A month went by. Teresa had spoken to her husband and told him about all the horrors she had seen and lived. Despite life in the U.S. being extremely difficult for immigrants, he told Teresa that she should leave the country with the children in order to be safe from the war.
For Theresa, the thought of travelling through Mexico with her children was not an option due to the extreme danger, so she took her chances and applied for a U.S. Visa. On December 6, Teresa along with several family members went to the U.S. Embassy, and through what she described was a force of destiny, was able to obtain a visa for herself, her children, as well as her parents.
“I resigned from my job on December 15. There was only one flight that left from El Salvador to the U.S., and in order to get there on time we would have to travel by night. But because of the war, there was a curfew from 6:00 pm to 6:00 am. A few days before Christmas, they announced that the curfew would be lifted for one day, December 24. That was our only chance. I packed my bags, took my children, and we left towards Comalapa Airport without looking back.
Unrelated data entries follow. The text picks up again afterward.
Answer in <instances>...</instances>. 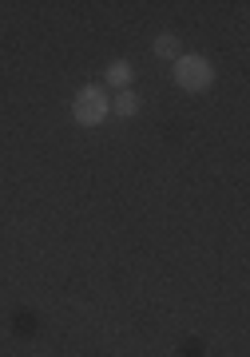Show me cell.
<instances>
[{
  "mask_svg": "<svg viewBox=\"0 0 250 357\" xmlns=\"http://www.w3.org/2000/svg\"><path fill=\"white\" fill-rule=\"evenodd\" d=\"M108 115H112V96H108L100 84H84V88L72 96V119L80 128H100Z\"/></svg>",
  "mask_w": 250,
  "mask_h": 357,
  "instance_id": "1",
  "label": "cell"
},
{
  "mask_svg": "<svg viewBox=\"0 0 250 357\" xmlns=\"http://www.w3.org/2000/svg\"><path fill=\"white\" fill-rule=\"evenodd\" d=\"M171 76H175V84L183 91H191V96H195V91H207L214 84V68H211V60H207V56L187 52V56H179V60H175V72H171Z\"/></svg>",
  "mask_w": 250,
  "mask_h": 357,
  "instance_id": "2",
  "label": "cell"
},
{
  "mask_svg": "<svg viewBox=\"0 0 250 357\" xmlns=\"http://www.w3.org/2000/svg\"><path fill=\"white\" fill-rule=\"evenodd\" d=\"M131 79H135L131 60H112V64H108V72H103V84H108V88H119V91L131 88Z\"/></svg>",
  "mask_w": 250,
  "mask_h": 357,
  "instance_id": "3",
  "label": "cell"
},
{
  "mask_svg": "<svg viewBox=\"0 0 250 357\" xmlns=\"http://www.w3.org/2000/svg\"><path fill=\"white\" fill-rule=\"evenodd\" d=\"M112 115H119V119H131V115H139V96L131 88L127 91H119L112 100Z\"/></svg>",
  "mask_w": 250,
  "mask_h": 357,
  "instance_id": "4",
  "label": "cell"
},
{
  "mask_svg": "<svg viewBox=\"0 0 250 357\" xmlns=\"http://www.w3.org/2000/svg\"><path fill=\"white\" fill-rule=\"evenodd\" d=\"M151 52H155L159 60H179V40L171 36V32H163V36H155V44H151Z\"/></svg>",
  "mask_w": 250,
  "mask_h": 357,
  "instance_id": "5",
  "label": "cell"
}]
</instances>
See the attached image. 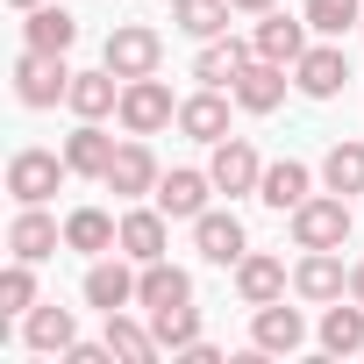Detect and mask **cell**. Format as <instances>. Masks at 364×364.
Returning a JSON list of instances; mask_svg holds the SVG:
<instances>
[{
	"label": "cell",
	"mask_w": 364,
	"mask_h": 364,
	"mask_svg": "<svg viewBox=\"0 0 364 364\" xmlns=\"http://www.w3.org/2000/svg\"><path fill=\"white\" fill-rule=\"evenodd\" d=\"M114 122L129 129V136H157V129H171L178 122V100H171V86L150 72V79H122V107H114Z\"/></svg>",
	"instance_id": "6da1fadb"
},
{
	"label": "cell",
	"mask_w": 364,
	"mask_h": 364,
	"mask_svg": "<svg viewBox=\"0 0 364 364\" xmlns=\"http://www.w3.org/2000/svg\"><path fill=\"white\" fill-rule=\"evenodd\" d=\"M293 243L300 250H343L350 243V200L343 193H307L293 208Z\"/></svg>",
	"instance_id": "7a4b0ae2"
},
{
	"label": "cell",
	"mask_w": 364,
	"mask_h": 364,
	"mask_svg": "<svg viewBox=\"0 0 364 364\" xmlns=\"http://www.w3.org/2000/svg\"><path fill=\"white\" fill-rule=\"evenodd\" d=\"M65 178H72L65 150H15V157H8V193H15V208H43Z\"/></svg>",
	"instance_id": "3957f363"
},
{
	"label": "cell",
	"mask_w": 364,
	"mask_h": 364,
	"mask_svg": "<svg viewBox=\"0 0 364 364\" xmlns=\"http://www.w3.org/2000/svg\"><path fill=\"white\" fill-rule=\"evenodd\" d=\"M114 79H150L157 65H164V36L157 29H143V22H122L114 36H107V58H100Z\"/></svg>",
	"instance_id": "277c9868"
},
{
	"label": "cell",
	"mask_w": 364,
	"mask_h": 364,
	"mask_svg": "<svg viewBox=\"0 0 364 364\" xmlns=\"http://www.w3.org/2000/svg\"><path fill=\"white\" fill-rule=\"evenodd\" d=\"M157 157H150V143L143 136H129V143H114V164L100 171V186L114 193V200H143V193H157Z\"/></svg>",
	"instance_id": "5b68a950"
},
{
	"label": "cell",
	"mask_w": 364,
	"mask_h": 364,
	"mask_svg": "<svg viewBox=\"0 0 364 364\" xmlns=\"http://www.w3.org/2000/svg\"><path fill=\"white\" fill-rule=\"evenodd\" d=\"M65 93H72L65 58H43V50H22V58H15V100H22V107H58Z\"/></svg>",
	"instance_id": "8992f818"
},
{
	"label": "cell",
	"mask_w": 364,
	"mask_h": 364,
	"mask_svg": "<svg viewBox=\"0 0 364 364\" xmlns=\"http://www.w3.org/2000/svg\"><path fill=\"white\" fill-rule=\"evenodd\" d=\"M136 279H143V264L129 257H93V272H86V307H100V314H122V307H136Z\"/></svg>",
	"instance_id": "52a82bcc"
},
{
	"label": "cell",
	"mask_w": 364,
	"mask_h": 364,
	"mask_svg": "<svg viewBox=\"0 0 364 364\" xmlns=\"http://www.w3.org/2000/svg\"><path fill=\"white\" fill-rule=\"evenodd\" d=\"M343 79H350V58H343L336 43H307V50H300V65H293V86H300L307 100H336V93H343Z\"/></svg>",
	"instance_id": "ba28073f"
},
{
	"label": "cell",
	"mask_w": 364,
	"mask_h": 364,
	"mask_svg": "<svg viewBox=\"0 0 364 364\" xmlns=\"http://www.w3.org/2000/svg\"><path fill=\"white\" fill-rule=\"evenodd\" d=\"M250 343H257L264 357H293V350L307 343V321H300V307H286V300H272V307H250Z\"/></svg>",
	"instance_id": "9c48e42d"
},
{
	"label": "cell",
	"mask_w": 364,
	"mask_h": 364,
	"mask_svg": "<svg viewBox=\"0 0 364 364\" xmlns=\"http://www.w3.org/2000/svg\"><path fill=\"white\" fill-rule=\"evenodd\" d=\"M208 193H215V171H164L150 200H157L171 222H200V215H208Z\"/></svg>",
	"instance_id": "30bf717a"
},
{
	"label": "cell",
	"mask_w": 364,
	"mask_h": 364,
	"mask_svg": "<svg viewBox=\"0 0 364 364\" xmlns=\"http://www.w3.org/2000/svg\"><path fill=\"white\" fill-rule=\"evenodd\" d=\"M72 43H79V15H72V8H58V0H43V8H29V22H22V50L65 58Z\"/></svg>",
	"instance_id": "8fae6325"
},
{
	"label": "cell",
	"mask_w": 364,
	"mask_h": 364,
	"mask_svg": "<svg viewBox=\"0 0 364 364\" xmlns=\"http://www.w3.org/2000/svg\"><path fill=\"white\" fill-rule=\"evenodd\" d=\"M293 293H300V300H314V307L343 300V293H350V272H343V257H336V250H307V257L293 264Z\"/></svg>",
	"instance_id": "7c38bea8"
},
{
	"label": "cell",
	"mask_w": 364,
	"mask_h": 364,
	"mask_svg": "<svg viewBox=\"0 0 364 364\" xmlns=\"http://www.w3.org/2000/svg\"><path fill=\"white\" fill-rule=\"evenodd\" d=\"M208 171H215V193H257V178H264V157H257L243 136H222Z\"/></svg>",
	"instance_id": "4fadbf2b"
},
{
	"label": "cell",
	"mask_w": 364,
	"mask_h": 364,
	"mask_svg": "<svg viewBox=\"0 0 364 364\" xmlns=\"http://www.w3.org/2000/svg\"><path fill=\"white\" fill-rule=\"evenodd\" d=\"M250 50L272 58V65H300V50H307V15H257Z\"/></svg>",
	"instance_id": "5bb4252c"
},
{
	"label": "cell",
	"mask_w": 364,
	"mask_h": 364,
	"mask_svg": "<svg viewBox=\"0 0 364 364\" xmlns=\"http://www.w3.org/2000/svg\"><path fill=\"white\" fill-rule=\"evenodd\" d=\"M286 72H293V65H272V58H250V65L236 72V86H229V93H236V107H250V114H272V107L286 100Z\"/></svg>",
	"instance_id": "9a60e30c"
},
{
	"label": "cell",
	"mask_w": 364,
	"mask_h": 364,
	"mask_svg": "<svg viewBox=\"0 0 364 364\" xmlns=\"http://www.w3.org/2000/svg\"><path fill=\"white\" fill-rule=\"evenodd\" d=\"M164 243H171V215L164 208H129L122 215V257L150 264V257H164Z\"/></svg>",
	"instance_id": "2e32d148"
},
{
	"label": "cell",
	"mask_w": 364,
	"mask_h": 364,
	"mask_svg": "<svg viewBox=\"0 0 364 364\" xmlns=\"http://www.w3.org/2000/svg\"><path fill=\"white\" fill-rule=\"evenodd\" d=\"M193 250H200L208 264H236V257L250 250V236H243V222H236V215H222V208H208V215L193 222Z\"/></svg>",
	"instance_id": "e0dca14e"
},
{
	"label": "cell",
	"mask_w": 364,
	"mask_h": 364,
	"mask_svg": "<svg viewBox=\"0 0 364 364\" xmlns=\"http://www.w3.org/2000/svg\"><path fill=\"white\" fill-rule=\"evenodd\" d=\"M236 293H243V307H272V300H286V264L264 257V250H243V257H236Z\"/></svg>",
	"instance_id": "ac0fdd59"
},
{
	"label": "cell",
	"mask_w": 364,
	"mask_h": 364,
	"mask_svg": "<svg viewBox=\"0 0 364 364\" xmlns=\"http://www.w3.org/2000/svg\"><path fill=\"white\" fill-rule=\"evenodd\" d=\"M307 193H314V171H307L300 157H279V164H264V178H257V200L279 208V215H293Z\"/></svg>",
	"instance_id": "d6986e66"
},
{
	"label": "cell",
	"mask_w": 364,
	"mask_h": 364,
	"mask_svg": "<svg viewBox=\"0 0 364 364\" xmlns=\"http://www.w3.org/2000/svg\"><path fill=\"white\" fill-rule=\"evenodd\" d=\"M65 107H72L79 122H100V114H114V107H122V79H114L107 65H100V72H72Z\"/></svg>",
	"instance_id": "ffe728a7"
},
{
	"label": "cell",
	"mask_w": 364,
	"mask_h": 364,
	"mask_svg": "<svg viewBox=\"0 0 364 364\" xmlns=\"http://www.w3.org/2000/svg\"><path fill=\"white\" fill-rule=\"evenodd\" d=\"M65 250L107 257V250H122V222H114V215H100V208H72V215H65Z\"/></svg>",
	"instance_id": "44dd1931"
},
{
	"label": "cell",
	"mask_w": 364,
	"mask_h": 364,
	"mask_svg": "<svg viewBox=\"0 0 364 364\" xmlns=\"http://www.w3.org/2000/svg\"><path fill=\"white\" fill-rule=\"evenodd\" d=\"M58 243H65V229H58L43 208H22V215L8 222V250H15V257H29V264L58 257Z\"/></svg>",
	"instance_id": "7402d4cb"
},
{
	"label": "cell",
	"mask_w": 364,
	"mask_h": 364,
	"mask_svg": "<svg viewBox=\"0 0 364 364\" xmlns=\"http://www.w3.org/2000/svg\"><path fill=\"white\" fill-rule=\"evenodd\" d=\"M178 129H186L193 143H222V136H229V100H222V86H200L193 100H178Z\"/></svg>",
	"instance_id": "603a6c76"
},
{
	"label": "cell",
	"mask_w": 364,
	"mask_h": 364,
	"mask_svg": "<svg viewBox=\"0 0 364 364\" xmlns=\"http://www.w3.org/2000/svg\"><path fill=\"white\" fill-rule=\"evenodd\" d=\"M178 300H193V279L178 272L171 257H150V264H143V279H136V307L150 314V307H178Z\"/></svg>",
	"instance_id": "cb8c5ba5"
},
{
	"label": "cell",
	"mask_w": 364,
	"mask_h": 364,
	"mask_svg": "<svg viewBox=\"0 0 364 364\" xmlns=\"http://www.w3.org/2000/svg\"><path fill=\"white\" fill-rule=\"evenodd\" d=\"M65 164H72V178H100V171L114 164V136H107L100 122H79V129L65 136Z\"/></svg>",
	"instance_id": "d4e9b609"
},
{
	"label": "cell",
	"mask_w": 364,
	"mask_h": 364,
	"mask_svg": "<svg viewBox=\"0 0 364 364\" xmlns=\"http://www.w3.org/2000/svg\"><path fill=\"white\" fill-rule=\"evenodd\" d=\"M22 336H29V350L65 357V350L79 343V321H72V307H29V314H22Z\"/></svg>",
	"instance_id": "484cf974"
},
{
	"label": "cell",
	"mask_w": 364,
	"mask_h": 364,
	"mask_svg": "<svg viewBox=\"0 0 364 364\" xmlns=\"http://www.w3.org/2000/svg\"><path fill=\"white\" fill-rule=\"evenodd\" d=\"M321 350H328V357H364V300H328V314H321Z\"/></svg>",
	"instance_id": "4316f807"
},
{
	"label": "cell",
	"mask_w": 364,
	"mask_h": 364,
	"mask_svg": "<svg viewBox=\"0 0 364 364\" xmlns=\"http://www.w3.org/2000/svg\"><path fill=\"white\" fill-rule=\"evenodd\" d=\"M250 58H257L250 43H236V36H215V43H200V58H193V79H200V86H236V72H243Z\"/></svg>",
	"instance_id": "83f0119b"
},
{
	"label": "cell",
	"mask_w": 364,
	"mask_h": 364,
	"mask_svg": "<svg viewBox=\"0 0 364 364\" xmlns=\"http://www.w3.org/2000/svg\"><path fill=\"white\" fill-rule=\"evenodd\" d=\"M107 350H114V364H150L164 343H157V328L150 321H129V314H107Z\"/></svg>",
	"instance_id": "f1b7e54d"
},
{
	"label": "cell",
	"mask_w": 364,
	"mask_h": 364,
	"mask_svg": "<svg viewBox=\"0 0 364 364\" xmlns=\"http://www.w3.org/2000/svg\"><path fill=\"white\" fill-rule=\"evenodd\" d=\"M229 15H236L229 0H171V22L186 29L193 43H215V36L229 29Z\"/></svg>",
	"instance_id": "f546056e"
},
{
	"label": "cell",
	"mask_w": 364,
	"mask_h": 364,
	"mask_svg": "<svg viewBox=\"0 0 364 364\" xmlns=\"http://www.w3.org/2000/svg\"><path fill=\"white\" fill-rule=\"evenodd\" d=\"M150 328H157V343L178 357V350H193V343H200V307H193V300H178V307H150Z\"/></svg>",
	"instance_id": "4dcf8cb0"
},
{
	"label": "cell",
	"mask_w": 364,
	"mask_h": 364,
	"mask_svg": "<svg viewBox=\"0 0 364 364\" xmlns=\"http://www.w3.org/2000/svg\"><path fill=\"white\" fill-rule=\"evenodd\" d=\"M321 186H328V193H343V200H350V193H364V143H350V136H343V143L321 157Z\"/></svg>",
	"instance_id": "1f68e13d"
},
{
	"label": "cell",
	"mask_w": 364,
	"mask_h": 364,
	"mask_svg": "<svg viewBox=\"0 0 364 364\" xmlns=\"http://www.w3.org/2000/svg\"><path fill=\"white\" fill-rule=\"evenodd\" d=\"M300 15H307V29H314V36H343V29H357V22H364V0H307Z\"/></svg>",
	"instance_id": "d6a6232c"
},
{
	"label": "cell",
	"mask_w": 364,
	"mask_h": 364,
	"mask_svg": "<svg viewBox=\"0 0 364 364\" xmlns=\"http://www.w3.org/2000/svg\"><path fill=\"white\" fill-rule=\"evenodd\" d=\"M29 307H36V272H29V257H15L8 279H0V314H29Z\"/></svg>",
	"instance_id": "836d02e7"
},
{
	"label": "cell",
	"mask_w": 364,
	"mask_h": 364,
	"mask_svg": "<svg viewBox=\"0 0 364 364\" xmlns=\"http://www.w3.org/2000/svg\"><path fill=\"white\" fill-rule=\"evenodd\" d=\"M236 15H272V0H229Z\"/></svg>",
	"instance_id": "e575fe53"
},
{
	"label": "cell",
	"mask_w": 364,
	"mask_h": 364,
	"mask_svg": "<svg viewBox=\"0 0 364 364\" xmlns=\"http://www.w3.org/2000/svg\"><path fill=\"white\" fill-rule=\"evenodd\" d=\"M350 300H364V257L350 264Z\"/></svg>",
	"instance_id": "d590c367"
},
{
	"label": "cell",
	"mask_w": 364,
	"mask_h": 364,
	"mask_svg": "<svg viewBox=\"0 0 364 364\" xmlns=\"http://www.w3.org/2000/svg\"><path fill=\"white\" fill-rule=\"evenodd\" d=\"M8 8H22V15H29V8H43V0H8Z\"/></svg>",
	"instance_id": "8d00e7d4"
},
{
	"label": "cell",
	"mask_w": 364,
	"mask_h": 364,
	"mask_svg": "<svg viewBox=\"0 0 364 364\" xmlns=\"http://www.w3.org/2000/svg\"><path fill=\"white\" fill-rule=\"evenodd\" d=\"M357 29H364V22H357Z\"/></svg>",
	"instance_id": "74e56055"
}]
</instances>
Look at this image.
Once we boarded the plane, my mind still raced through all the scenarios that would prevent us from leaving: bombing, gunfire, attacks, because from the perspective of the rebel insurgent groups or the Army, whoever left the country was considered a traitor, a coward. But what I would tell them is that war or not, all I cared for was the safety of my family. Nothing more, nothing less. The plane took off. I will never be able to describe in words the relief I felt once the pilot said we were flying over Guatemala. We had left El Salvador…” recounts Teresa, now with a different look in her eyes and with a smile on her face, the first since she began telling her story.
They arrived to the U.S. the night of December 24 in the middle of a Christmas celebration, with nothing more than her luggage, her children and the uncertainty of having to build a new life for her family in a country, language and culture she knew nothing about.
People come to the United States for many reasons, be it for stability, opportunity, wealth or freedom. Teresa came for the safety of her family. She came here to Long Island to reunite with her husband and build a new life for her family far away from the turmoil of war.